- Origin: Italy
- Genres: 1950s style Italian music band
- Years active: 2012–present
- Labels: Rai Com; Ladyvette;
- Members: Teresa Federico (Sugar) Valentina Ruggeri (Pepper) Francesca Nerozzi (Honey)
- Past members: Vera Dragone (Cherry)
- Website: www.ladyvette.it

= Ladyvette =

Ladyvette is a 1950s style Italian music band. It is formed by three actresses and singers: Sugar (Teresa Federico), Pepper (Valentina Ruggeri) and Honey (Francesca Nerozzi). Teresa Federico is also the author of all the original songs’ lyrics and of some of the scores together with Roberto Gori., who is responsible for arrangements and original compositions. Roberto Gori is a pianist and composer, winner of the “Disco D’oro” award in 1996 and the “Nino Rota” award in 2016. Since the very beginning Ladyvette are accompanied, in addition to Roberto Gori at the piano, by Riccardo Colasante (drums), Alberto Antonucci (doublebass) and Gian Piero Lo Piccolo (sax and clarinet). Ladyvette is a swing band who combines vocal activities with comedy, both in original and in reinterpreted songs, and in their sketches.

━━━━━━━━━━━━━━━━━━━━

| The task |
Carry on the piece about the Italian band Ladyvette, starting right after its final sentence.

| Data excerpt |

━━━━━━━━━━━━━━━━━━━━

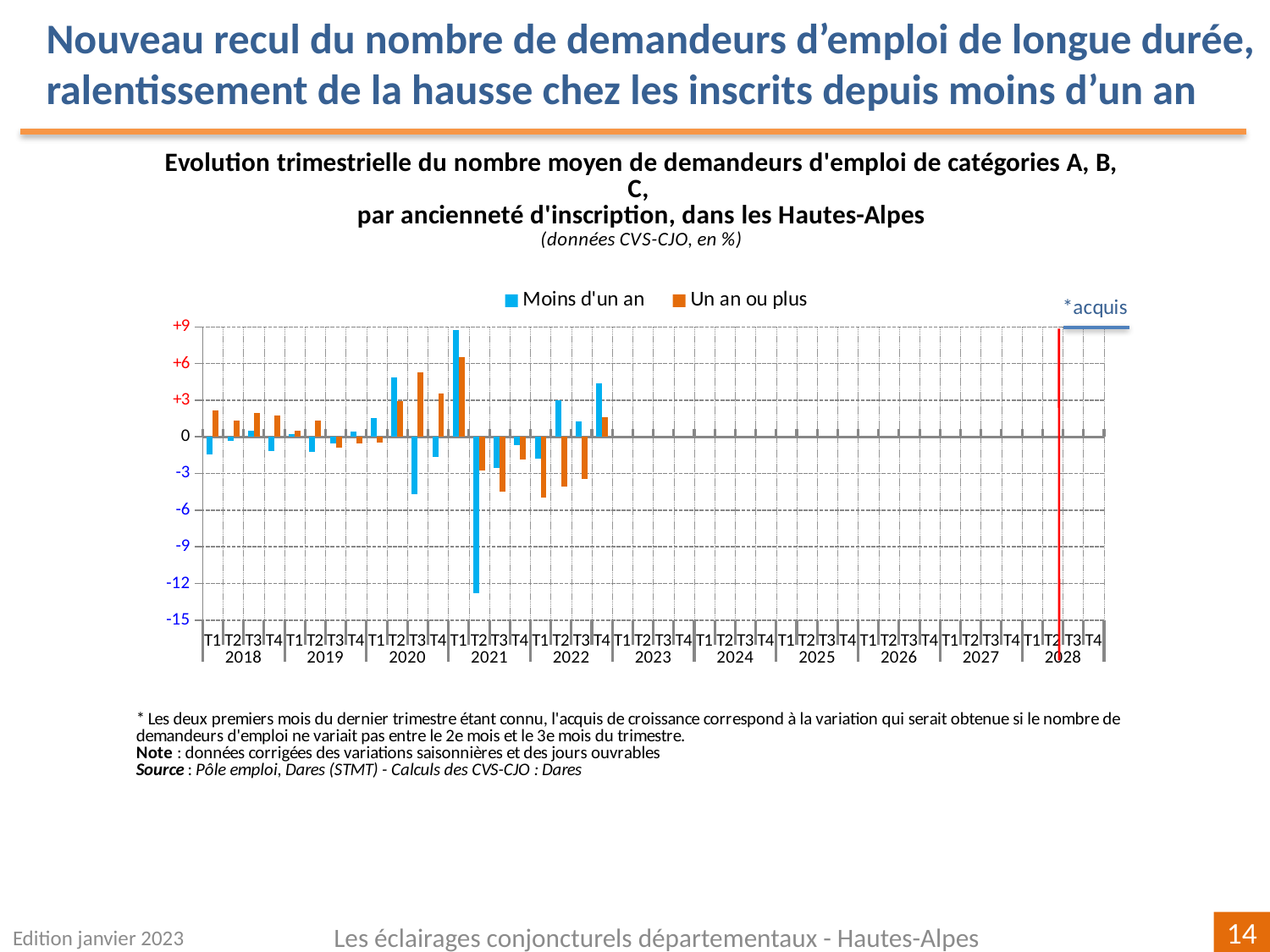
Which series is shown in blue in the legend? Moins d'un an In which quarter does the 'Moins d'un an' series reach its highest value? T1 2021 What kind of chart is shown on the slide? bar chart Is the value for 'Moins d'un an' in T3 2020 greater or less than -3? less In T1 2021, which series has the larger value, 'Moins d'un an' or 'Un an ou plus'? Moins d'un an In which quarter does the 'Moins d'un an' series reach its lowest value? T2 2021 Which series is shown in orange in the legend? Un an ou plus In which quarter does the 'Un an ou plus' series reach its highest value? T1 2021 Is the value for 'Moins d'un an' in T2 2021 greater or less than -9? less Is the value for 'Moins d'un an' in T1 2021 greater or less than +6? greater How many series does the legend list? 2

━━━━━━━━━━━━━━━━━━━━

| Answer for the task |
==History==
In 2012 Valentina Ruggeri had the idea of forming the band. Since the very beginning her idea was to put together swing music and women’s world. She immediately include in the group Teresa Federico and Vera Dragone, both of them being actresses and singers.
Valentina Ruggeri had the initial idea of rearranging well known italian pop music hits from the 80s and 90s (such as Marco Masini, Max Pezzali, Ambra Angiolini...) with a swing mood. It was Teresa Federico’s idea to involve Roberto Gori in the project. He is both a composer and an arranger, therefore, with his help, Ladyvette started editing their first original songs, facing women’s role in different social contexts. Their first single “Tapa Tapa” plays around obsession of women on body hairs.
First step the Ladyvette’s swoop to Festival del Cinema in Venice happened only two months after the group was formed where the three actresses pretended to be three well known divas: invited by Matteo Garrone to the opening gala of the festival.
From the very beginning they proposed themselves on the Italian music scene as singers, but also as authors and entertainers.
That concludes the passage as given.